Drug interaction of efavirenz and midazolam

• Verfasst von: Keubler, Anja [VerfasserIn]
• Verfasst von: Weiß, Johanna [VerfasserIn]
• Verfasst von: Haefeli, Walter E. [VerfasserIn]
• Verfasst von: Mikus, Gerd [VerfasserIn]
• Verfasst von: Burhenne, Jürgen [VerfasserIn]
• Titel: Drug interaction of efavirenz and midazolam
• Titelzusatz: efavirenz activates the CYP3A-mediated midazolam 1′-Hydroxylation in vitro
• Verf.angabe: Anja Keubler, Johanna Weiss, Walter E. Haefeli, Gerd Mikus, Jürgen Burhenne
• E-Jahr: 2012
• Jahr: May 16, 2012
• Umfang: 5 S.
• Fussnoten: Published online May 16, 2012 ; Gesehen am 14.08.2018
• Titel Quelle: Enthalten in: Drug metabolism and disposition
• Ort Quelle: Bethesda, Md. : ASPET, 1973
• Jahr Quelle: 2012
• Band/Heft Quelle: 40(2012), 6, Seite 1178-1182
• ISSN Quelle: 1521-009X
• DOI: doi:10.1124/dmd.111.043844
• Datenträger: Online-Ressource
• Sprache: eng
• K10plus-PPN: 1579234925

Abstract

CYP3A4 and CYP3A5 are the most important drug-metabolizing enzymes.

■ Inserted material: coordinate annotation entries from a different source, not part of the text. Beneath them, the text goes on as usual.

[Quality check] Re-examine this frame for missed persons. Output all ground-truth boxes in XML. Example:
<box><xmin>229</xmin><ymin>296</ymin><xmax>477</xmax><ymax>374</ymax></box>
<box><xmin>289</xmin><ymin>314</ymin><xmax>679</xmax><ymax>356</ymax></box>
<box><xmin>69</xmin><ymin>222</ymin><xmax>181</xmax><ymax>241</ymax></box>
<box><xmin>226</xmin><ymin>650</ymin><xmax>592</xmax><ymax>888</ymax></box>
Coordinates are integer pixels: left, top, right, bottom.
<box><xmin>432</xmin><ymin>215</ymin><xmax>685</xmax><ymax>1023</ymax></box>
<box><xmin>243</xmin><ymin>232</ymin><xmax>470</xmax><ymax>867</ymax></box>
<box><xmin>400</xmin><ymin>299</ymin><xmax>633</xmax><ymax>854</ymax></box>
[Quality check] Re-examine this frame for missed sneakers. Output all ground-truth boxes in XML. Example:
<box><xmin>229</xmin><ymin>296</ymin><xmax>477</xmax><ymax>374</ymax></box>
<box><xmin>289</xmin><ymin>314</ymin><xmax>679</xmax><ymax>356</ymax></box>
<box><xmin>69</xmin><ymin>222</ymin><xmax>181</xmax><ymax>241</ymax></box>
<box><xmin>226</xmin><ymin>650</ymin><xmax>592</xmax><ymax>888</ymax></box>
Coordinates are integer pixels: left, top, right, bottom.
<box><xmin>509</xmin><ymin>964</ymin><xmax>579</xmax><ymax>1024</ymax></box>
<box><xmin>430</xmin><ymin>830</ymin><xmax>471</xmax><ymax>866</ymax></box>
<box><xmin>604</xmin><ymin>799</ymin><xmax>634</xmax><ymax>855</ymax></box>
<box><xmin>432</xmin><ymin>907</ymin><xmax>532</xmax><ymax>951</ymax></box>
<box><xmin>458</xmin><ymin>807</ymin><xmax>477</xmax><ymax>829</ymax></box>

For several drugs, heteroactivation of CYP3A-mediated reactions has been demonstrated in vitro. In vivo data suggested a possible acute activation of CYP3A4-catalyzed midazolam metabolism by efavirenz. Therefore, we aimed to investigate the effect of efavirenz on the in vitro metabolism of midazolam. The formation of 1′-hydroxymidazolam was studied in pooled human liver microsomes (HLM) and recombinant human CYP3A4 and CYP3A5 (rCYP3A4 and rCYP3A5) in the presence of efavirenz (0.5, 1, and 5 μM). Product formation rates (Vmax) increased with increasing efavirenz concentrations (∼1.5-fold increase at 5 μM efavirenz in HLM and ∼1.4-fold in rCYP3A4). The activation in rCYP3A4 was dependent on cytochrome b5, and the activating effect was also observed in rCYP3A5 supplemented with cytochrome b5, where Vmax was ∼1.3-fold enhanced. Concomitant inhibition of CYP3A activity with ketoconazole in HLM abolished the increase in the 1′-hydroxymidazolam formation rate, further confirming involvement of CYP3A. The results of this study represent a distinct acute activation of midazolam metabolism and support the in vivo observations. Moreover, only efavirenz, but not its major metabolite 8-hydroxyefavirenz, was responsible for the activation. The increase in 1′-hydroxymidazolam formation may have been caused by binding of efavirenz to a peripheral site of the enzyme, leading to enhanced midazolam turnover due to changes at the active site.